Be good to your sweet self. He isn't God. He doesn't have the power to take your life. He's a sad little individual, you don't have to be Flowers

greenberet · 27/04/2017 10:04

springy you have made me cry - your pain still comes through - but your words are wise - your x got his comeuppance in the end his life cut short - i know my kids are the important thing always have been always will be and I used to think I wasn't maternal!

"Be good to your sweet self" - thank you x

OP posts:
DoIDontIhavethetalk · 27/04/2017 10:04

What springydaffs said.

I've been through this twice, my children's father's have made them homeless each time, they took pretty much everything apart from the children. One refuses to pay CS and there's nothing I can do about it.

It is hard dealing with people like this BUT your ex has set you free (it just doesn't feel like that right now)

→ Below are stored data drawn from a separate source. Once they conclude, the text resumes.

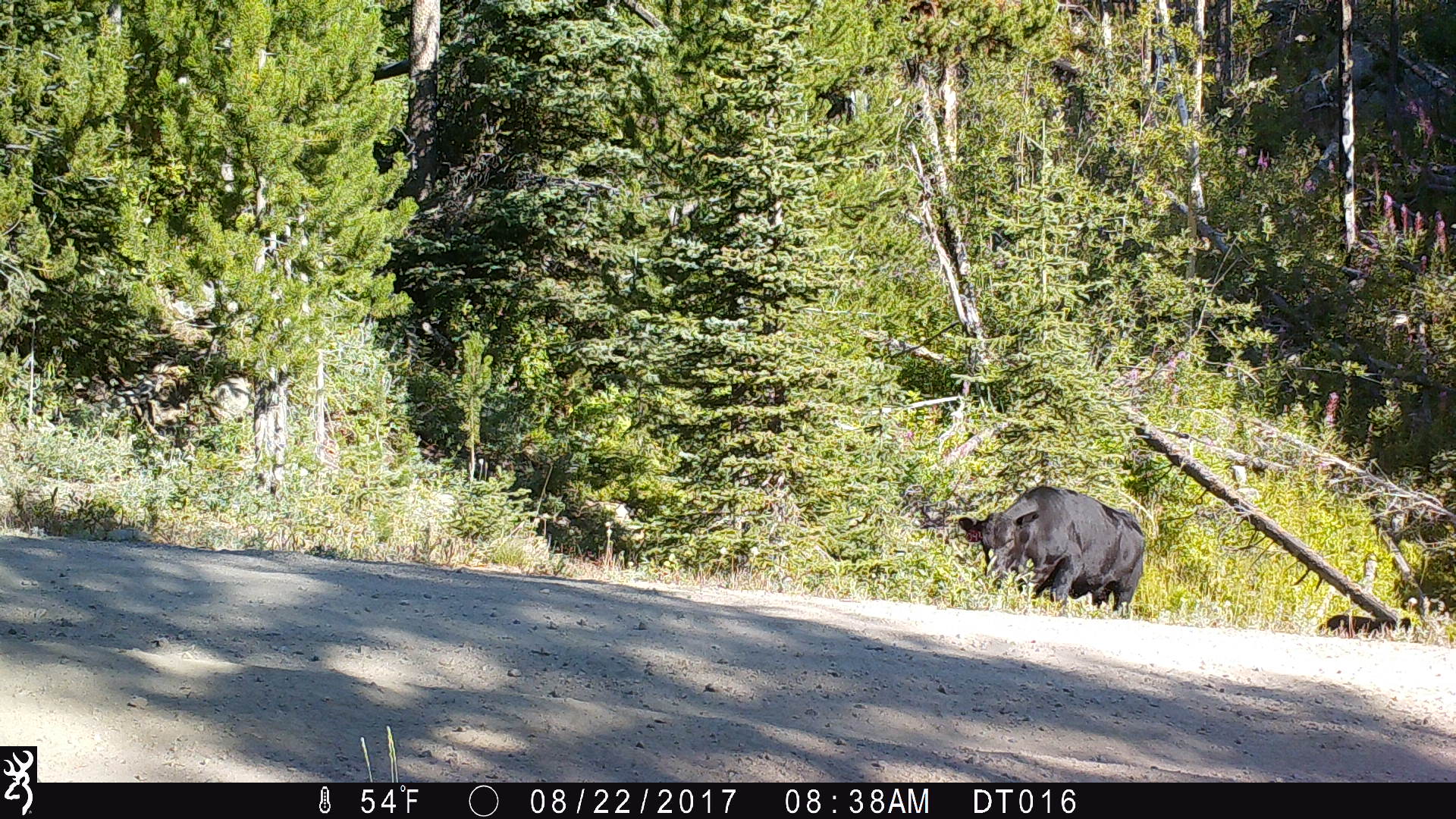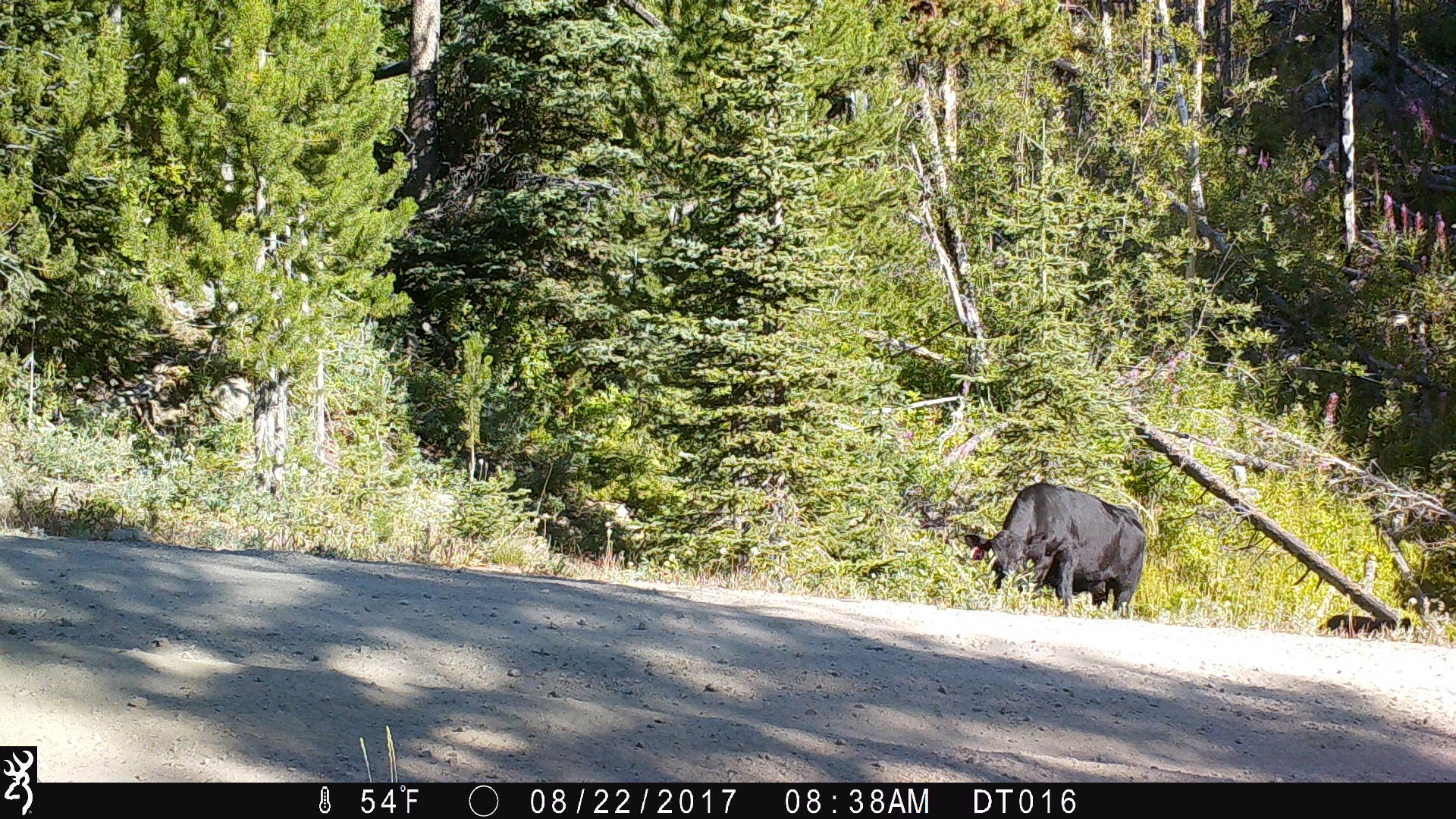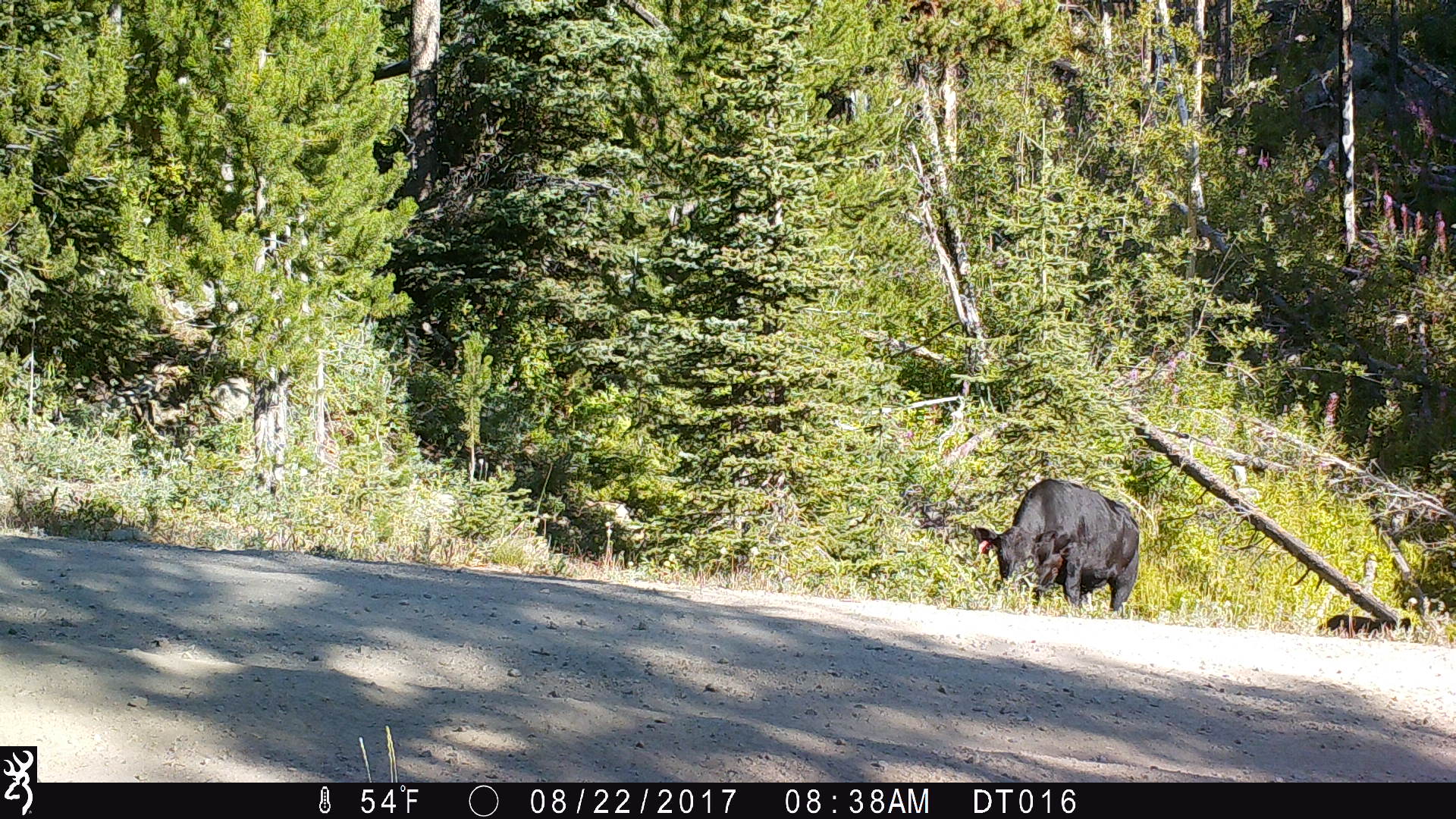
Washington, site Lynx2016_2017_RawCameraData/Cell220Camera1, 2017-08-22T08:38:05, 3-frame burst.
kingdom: Animalia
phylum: Chordata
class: Mammalia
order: Artiodactyla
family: Bovidae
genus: Bos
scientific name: Bos taurus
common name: domestic cattle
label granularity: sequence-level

Hunker down, keep in touch with your friends and family, lick your wounds (but not for too long) and then get back out into that big wide world that is full of opportunity without the weight of a nasty partner to drag you down

greenberet · 11/05/2017 08:59

I'm struggling I can feel my mood sinking each day. I have been referred for more counselling. The X finally coughed up for his kids £916 for 10 months - he should be paying this monthly - i need to get some paperwork together for CMS and for tax credits but I can't get myself motivated. The kids start their GCSE,s in 2 weeks I'm trying to keep it together for them but go back to bed once they have left for school. Even the sun being out which normally gets me going is not working. My house is a mess the kids rooms are a mess - I tidy up - they trash it again and when I ask them to do something all they say is it doesn't matter right now -this makes me feel worse - everything feels pointless right now. I'm shutting myself off I know the signs - I want to snap out of it but I can't - my blood pressure is high I'm having to have a monitor fitted next week - I know this is stress. It's not over yet I have to sort out the kids new school and deal with the repercussions and then face a house move all the time knowing in the back of my mind that the judge said I have to go back to work in a couple of years - where am I going to get the strength to deal with this when I can't even get out of bed right now - just needed to get the thoughts out my head

OP posts:
Hermonie2016 · 11/05/2017 09:09

One step at a time.Have you seen a GP as your mood seems low.

Do one thing today..no matter how small as it will move you forwards.Perhaps it's the finances.
Do you have any friends or family support?

Definitely try and go for a walk today, no matter how short it will help.